Yandex has Alice, a voice assistant with a pleasant voice and an open API for third-party developers. That is, any developer can expand Alice's functionality for millions of users and even get money from Yandex for this .

We of courseofficially made JAICF friends with Alice , so now you can write skills in Kotlin. And this is what it looks like.

Script -> Webhook -> Dialogue

Any Alicia skill is a voice dialogue between a user and a digital assistant. The dialogue is described in JAICF in the form of scripts, which are then run on the webhook server, which is registered in Yandex.Dialogues.

Scenario

Let's take a skill we came up with for a hackathon. It helps to save money when shopping in stores. First, see how it works.

Here you can see how the user asks Alice - "Tell me what is more profitable - so many rubles for such and such an amount or so much for that?"

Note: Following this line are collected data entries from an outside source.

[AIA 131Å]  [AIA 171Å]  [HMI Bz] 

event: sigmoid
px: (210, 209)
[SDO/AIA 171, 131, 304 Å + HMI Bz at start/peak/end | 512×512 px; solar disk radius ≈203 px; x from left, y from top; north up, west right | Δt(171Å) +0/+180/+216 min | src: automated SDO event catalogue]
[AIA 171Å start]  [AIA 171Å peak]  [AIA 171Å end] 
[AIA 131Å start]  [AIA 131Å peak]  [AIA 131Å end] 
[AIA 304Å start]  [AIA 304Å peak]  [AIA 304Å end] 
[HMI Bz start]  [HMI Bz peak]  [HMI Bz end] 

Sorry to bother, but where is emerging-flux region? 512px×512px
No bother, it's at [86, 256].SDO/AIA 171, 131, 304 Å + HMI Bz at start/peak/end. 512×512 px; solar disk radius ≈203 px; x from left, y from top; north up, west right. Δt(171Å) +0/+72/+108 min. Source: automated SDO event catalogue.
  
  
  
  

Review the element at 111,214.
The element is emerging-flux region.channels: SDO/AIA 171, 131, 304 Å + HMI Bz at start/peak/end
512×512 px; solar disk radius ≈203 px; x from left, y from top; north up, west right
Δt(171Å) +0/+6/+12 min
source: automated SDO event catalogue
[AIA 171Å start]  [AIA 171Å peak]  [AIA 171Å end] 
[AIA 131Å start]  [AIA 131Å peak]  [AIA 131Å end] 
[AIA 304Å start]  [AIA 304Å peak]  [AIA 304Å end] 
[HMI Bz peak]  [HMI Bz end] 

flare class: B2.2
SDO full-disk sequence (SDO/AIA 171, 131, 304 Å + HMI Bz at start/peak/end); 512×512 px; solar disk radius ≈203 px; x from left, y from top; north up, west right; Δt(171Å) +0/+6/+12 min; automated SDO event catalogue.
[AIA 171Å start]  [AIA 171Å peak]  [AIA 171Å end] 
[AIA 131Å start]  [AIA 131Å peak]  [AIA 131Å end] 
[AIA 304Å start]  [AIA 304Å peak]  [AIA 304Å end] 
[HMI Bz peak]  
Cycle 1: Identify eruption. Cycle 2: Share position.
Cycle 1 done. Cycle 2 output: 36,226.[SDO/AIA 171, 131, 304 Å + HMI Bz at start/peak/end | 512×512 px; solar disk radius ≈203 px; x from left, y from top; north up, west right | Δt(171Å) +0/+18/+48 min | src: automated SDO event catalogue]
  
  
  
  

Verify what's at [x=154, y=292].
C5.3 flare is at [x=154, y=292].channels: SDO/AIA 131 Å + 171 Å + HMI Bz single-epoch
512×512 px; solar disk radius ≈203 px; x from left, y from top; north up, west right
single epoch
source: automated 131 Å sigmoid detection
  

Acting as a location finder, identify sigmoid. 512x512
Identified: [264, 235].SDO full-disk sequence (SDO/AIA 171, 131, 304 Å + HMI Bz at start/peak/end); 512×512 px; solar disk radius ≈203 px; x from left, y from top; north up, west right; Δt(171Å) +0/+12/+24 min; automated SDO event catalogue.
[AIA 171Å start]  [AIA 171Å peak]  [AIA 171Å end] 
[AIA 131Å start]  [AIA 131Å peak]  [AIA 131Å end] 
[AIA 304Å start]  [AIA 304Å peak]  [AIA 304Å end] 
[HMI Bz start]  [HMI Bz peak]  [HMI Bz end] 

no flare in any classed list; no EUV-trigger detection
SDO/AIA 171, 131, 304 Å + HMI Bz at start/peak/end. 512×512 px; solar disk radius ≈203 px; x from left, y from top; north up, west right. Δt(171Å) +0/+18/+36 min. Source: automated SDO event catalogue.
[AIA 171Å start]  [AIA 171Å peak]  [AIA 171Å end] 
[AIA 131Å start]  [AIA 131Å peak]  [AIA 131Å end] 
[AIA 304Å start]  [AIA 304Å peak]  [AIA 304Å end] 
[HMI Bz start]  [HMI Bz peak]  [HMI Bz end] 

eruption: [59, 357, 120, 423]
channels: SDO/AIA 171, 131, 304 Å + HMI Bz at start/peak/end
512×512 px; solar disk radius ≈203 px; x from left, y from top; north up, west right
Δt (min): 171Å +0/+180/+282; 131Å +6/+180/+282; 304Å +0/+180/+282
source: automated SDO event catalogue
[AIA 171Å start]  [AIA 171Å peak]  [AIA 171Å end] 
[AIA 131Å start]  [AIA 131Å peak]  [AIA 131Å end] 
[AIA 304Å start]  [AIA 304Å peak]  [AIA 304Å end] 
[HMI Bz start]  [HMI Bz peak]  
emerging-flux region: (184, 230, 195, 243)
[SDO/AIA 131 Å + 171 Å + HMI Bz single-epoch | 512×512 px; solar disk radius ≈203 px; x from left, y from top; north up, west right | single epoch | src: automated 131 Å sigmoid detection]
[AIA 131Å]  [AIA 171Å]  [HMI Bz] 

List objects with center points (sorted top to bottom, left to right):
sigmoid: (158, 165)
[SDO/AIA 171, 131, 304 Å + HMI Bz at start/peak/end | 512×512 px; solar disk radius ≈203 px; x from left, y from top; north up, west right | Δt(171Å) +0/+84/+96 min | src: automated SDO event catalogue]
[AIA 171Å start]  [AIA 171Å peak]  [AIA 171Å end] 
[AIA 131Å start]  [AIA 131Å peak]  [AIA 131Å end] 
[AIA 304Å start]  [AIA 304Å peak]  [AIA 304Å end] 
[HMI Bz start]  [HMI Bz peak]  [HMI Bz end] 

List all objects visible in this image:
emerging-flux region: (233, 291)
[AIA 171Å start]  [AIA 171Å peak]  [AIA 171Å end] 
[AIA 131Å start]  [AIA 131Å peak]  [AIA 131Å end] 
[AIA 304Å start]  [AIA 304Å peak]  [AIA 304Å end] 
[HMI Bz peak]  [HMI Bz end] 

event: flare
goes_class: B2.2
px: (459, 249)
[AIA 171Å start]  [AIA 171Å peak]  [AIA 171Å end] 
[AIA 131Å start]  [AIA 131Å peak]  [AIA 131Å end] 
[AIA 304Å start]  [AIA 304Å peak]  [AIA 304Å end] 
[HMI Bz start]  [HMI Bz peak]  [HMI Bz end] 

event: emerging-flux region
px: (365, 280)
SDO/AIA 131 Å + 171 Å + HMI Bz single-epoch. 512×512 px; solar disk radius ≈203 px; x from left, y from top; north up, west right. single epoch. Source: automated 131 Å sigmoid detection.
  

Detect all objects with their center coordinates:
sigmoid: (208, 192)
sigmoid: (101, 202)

Alice immediately launches our skill (because it is called "What is more profitable") and transfers all the necessary information to it - the user's intent and data from his request .

The skill, in turn, reacts to the intent, processes the data, and returns a useful response. Alice says the answer and turns off, because the skill ends the session (they call this "one-pass skill").

Here is such a simple scenario, which, however, allows you to quickly calculate how much one product is more profitable than another. And at the same time win a speaking column from Yandex.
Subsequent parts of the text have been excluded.